AI Vision Development Framework

The previous color recognition and QR code recognition all use some simple image processing functions, while more advanced machine vision requires the use of KPU. It can be simply classified as a computer GPU (graphics card), which essentially realizes high-speed image data calculation.

Let's briefly introduce the KPU of K230. KPU is a neural network processor inside K230. It can realize convolutional neural network calculation under low power consumption, obtain the size, coordinates and type of the detected target in real time, and detect and classify faces or objects. K230 KPU supports INT8 and INT16. The measured reasoning ability under typical networks can reach 13.7 times that of K210, and the MAC utilization rate exceeds 70%.

In order to help users simplify the development of the AI part, CanMV officially built a matching AI vision development framework based on K230. The framework structure is shown in the figure below:

ai_frame

In simple terms, this framework outputs two images by default from the sensor (camera), one in YUV420 format, which is directly displayed on the display; the other in RGB888 format, which is processed by the AI part. AI mainly implements the pre-processing, reasoning and post-processing processes of the task. After obtaining the post-processing results, it is drawn on the osd image instance and sent to the display for superposition. Finally, the recognition results are displayed on the HDMI, LCD or IDE buffer.
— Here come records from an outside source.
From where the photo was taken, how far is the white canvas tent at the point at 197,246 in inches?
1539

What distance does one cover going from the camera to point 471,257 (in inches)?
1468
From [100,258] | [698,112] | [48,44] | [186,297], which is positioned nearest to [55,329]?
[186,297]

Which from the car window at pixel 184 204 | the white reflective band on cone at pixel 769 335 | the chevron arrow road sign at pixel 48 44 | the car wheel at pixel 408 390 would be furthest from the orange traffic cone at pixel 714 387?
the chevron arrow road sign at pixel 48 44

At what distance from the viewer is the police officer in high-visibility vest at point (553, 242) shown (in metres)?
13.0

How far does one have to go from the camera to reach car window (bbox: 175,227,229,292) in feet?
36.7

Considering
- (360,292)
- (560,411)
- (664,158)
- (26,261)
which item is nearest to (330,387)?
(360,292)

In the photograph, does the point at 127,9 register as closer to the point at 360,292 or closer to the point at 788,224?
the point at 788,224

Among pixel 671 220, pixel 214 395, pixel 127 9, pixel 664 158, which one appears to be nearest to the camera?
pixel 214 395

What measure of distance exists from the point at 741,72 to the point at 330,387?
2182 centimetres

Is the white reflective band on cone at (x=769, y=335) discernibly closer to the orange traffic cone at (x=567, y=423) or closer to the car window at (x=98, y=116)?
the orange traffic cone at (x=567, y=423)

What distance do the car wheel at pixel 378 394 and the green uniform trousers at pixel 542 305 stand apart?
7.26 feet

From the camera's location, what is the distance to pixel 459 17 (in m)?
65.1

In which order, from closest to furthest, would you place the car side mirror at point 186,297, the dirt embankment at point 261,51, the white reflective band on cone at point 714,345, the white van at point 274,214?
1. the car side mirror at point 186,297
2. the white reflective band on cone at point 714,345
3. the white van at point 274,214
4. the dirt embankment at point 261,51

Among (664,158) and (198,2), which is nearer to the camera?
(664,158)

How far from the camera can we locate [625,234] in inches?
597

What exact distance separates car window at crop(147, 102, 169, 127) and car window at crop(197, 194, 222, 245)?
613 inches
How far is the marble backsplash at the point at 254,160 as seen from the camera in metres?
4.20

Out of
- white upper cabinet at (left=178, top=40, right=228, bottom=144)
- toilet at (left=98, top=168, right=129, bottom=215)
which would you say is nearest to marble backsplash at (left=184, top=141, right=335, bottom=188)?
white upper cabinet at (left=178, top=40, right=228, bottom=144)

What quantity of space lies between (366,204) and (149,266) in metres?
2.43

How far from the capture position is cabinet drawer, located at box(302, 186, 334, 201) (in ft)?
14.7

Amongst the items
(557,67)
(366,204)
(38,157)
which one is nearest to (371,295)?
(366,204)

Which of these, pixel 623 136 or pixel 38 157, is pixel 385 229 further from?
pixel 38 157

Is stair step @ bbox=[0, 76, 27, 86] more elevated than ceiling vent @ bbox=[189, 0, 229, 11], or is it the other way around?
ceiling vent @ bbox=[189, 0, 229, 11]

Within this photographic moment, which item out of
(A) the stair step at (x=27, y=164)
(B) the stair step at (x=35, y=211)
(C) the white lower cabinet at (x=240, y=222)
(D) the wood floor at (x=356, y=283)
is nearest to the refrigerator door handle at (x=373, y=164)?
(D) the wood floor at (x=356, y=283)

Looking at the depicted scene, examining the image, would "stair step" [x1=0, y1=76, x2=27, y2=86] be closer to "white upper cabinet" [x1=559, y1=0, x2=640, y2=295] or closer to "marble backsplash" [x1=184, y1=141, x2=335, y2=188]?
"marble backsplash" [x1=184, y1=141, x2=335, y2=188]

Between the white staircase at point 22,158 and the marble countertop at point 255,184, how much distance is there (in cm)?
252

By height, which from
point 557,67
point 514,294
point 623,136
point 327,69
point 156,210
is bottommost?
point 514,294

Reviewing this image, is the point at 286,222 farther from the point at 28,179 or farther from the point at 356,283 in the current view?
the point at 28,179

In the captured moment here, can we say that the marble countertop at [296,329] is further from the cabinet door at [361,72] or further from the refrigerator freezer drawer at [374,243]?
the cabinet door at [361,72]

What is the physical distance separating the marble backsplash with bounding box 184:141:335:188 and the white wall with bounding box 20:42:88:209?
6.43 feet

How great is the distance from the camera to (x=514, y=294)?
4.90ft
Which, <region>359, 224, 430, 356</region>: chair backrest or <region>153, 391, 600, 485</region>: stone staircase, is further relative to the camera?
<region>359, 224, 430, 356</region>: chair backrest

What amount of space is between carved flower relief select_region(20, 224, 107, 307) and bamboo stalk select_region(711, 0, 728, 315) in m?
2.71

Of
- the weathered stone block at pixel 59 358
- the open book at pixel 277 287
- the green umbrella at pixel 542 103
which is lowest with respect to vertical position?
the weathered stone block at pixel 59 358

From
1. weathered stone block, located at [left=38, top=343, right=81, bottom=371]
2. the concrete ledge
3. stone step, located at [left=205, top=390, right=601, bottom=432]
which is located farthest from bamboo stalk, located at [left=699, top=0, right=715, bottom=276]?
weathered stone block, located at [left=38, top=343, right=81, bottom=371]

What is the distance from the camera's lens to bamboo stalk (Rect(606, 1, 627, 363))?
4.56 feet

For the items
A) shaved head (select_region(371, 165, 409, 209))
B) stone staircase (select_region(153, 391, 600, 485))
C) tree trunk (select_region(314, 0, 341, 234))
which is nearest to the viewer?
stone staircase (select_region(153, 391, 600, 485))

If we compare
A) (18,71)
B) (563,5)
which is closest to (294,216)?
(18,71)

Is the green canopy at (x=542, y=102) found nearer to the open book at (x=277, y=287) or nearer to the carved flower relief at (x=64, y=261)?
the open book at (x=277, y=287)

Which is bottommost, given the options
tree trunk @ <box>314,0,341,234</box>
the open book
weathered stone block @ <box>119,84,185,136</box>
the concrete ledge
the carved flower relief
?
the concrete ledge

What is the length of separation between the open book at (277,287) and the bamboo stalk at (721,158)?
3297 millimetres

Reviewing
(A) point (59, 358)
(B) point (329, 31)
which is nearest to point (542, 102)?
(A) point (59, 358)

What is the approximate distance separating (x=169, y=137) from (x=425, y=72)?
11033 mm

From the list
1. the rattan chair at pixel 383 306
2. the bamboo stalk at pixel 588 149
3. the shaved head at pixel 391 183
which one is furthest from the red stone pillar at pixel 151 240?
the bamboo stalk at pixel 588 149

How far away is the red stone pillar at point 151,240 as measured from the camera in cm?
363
The advantage of this framework is that users can directly implement their own functions based on the processing results. At the same time, AI mainly implements the pre-processing, reasoning and post-processing processes of the task through Python code, which is convenient for users to conduct in-depth secondary development. It fully meets the needs of different users and developers.

The main API interfaces of the AI visual development framework are:

PineLine : Encapsulate the sensor and display into a fixed interface for image acquisition, drawing, and result image display.Click to view detailed description

Ai2d : Preprocessing related interfaces. Click to view detailed introduction
AIBase : Main interface for model reasoning. Click here for detailed description

The AI vision routines in this chapter all implement their main functions through the above interfaces.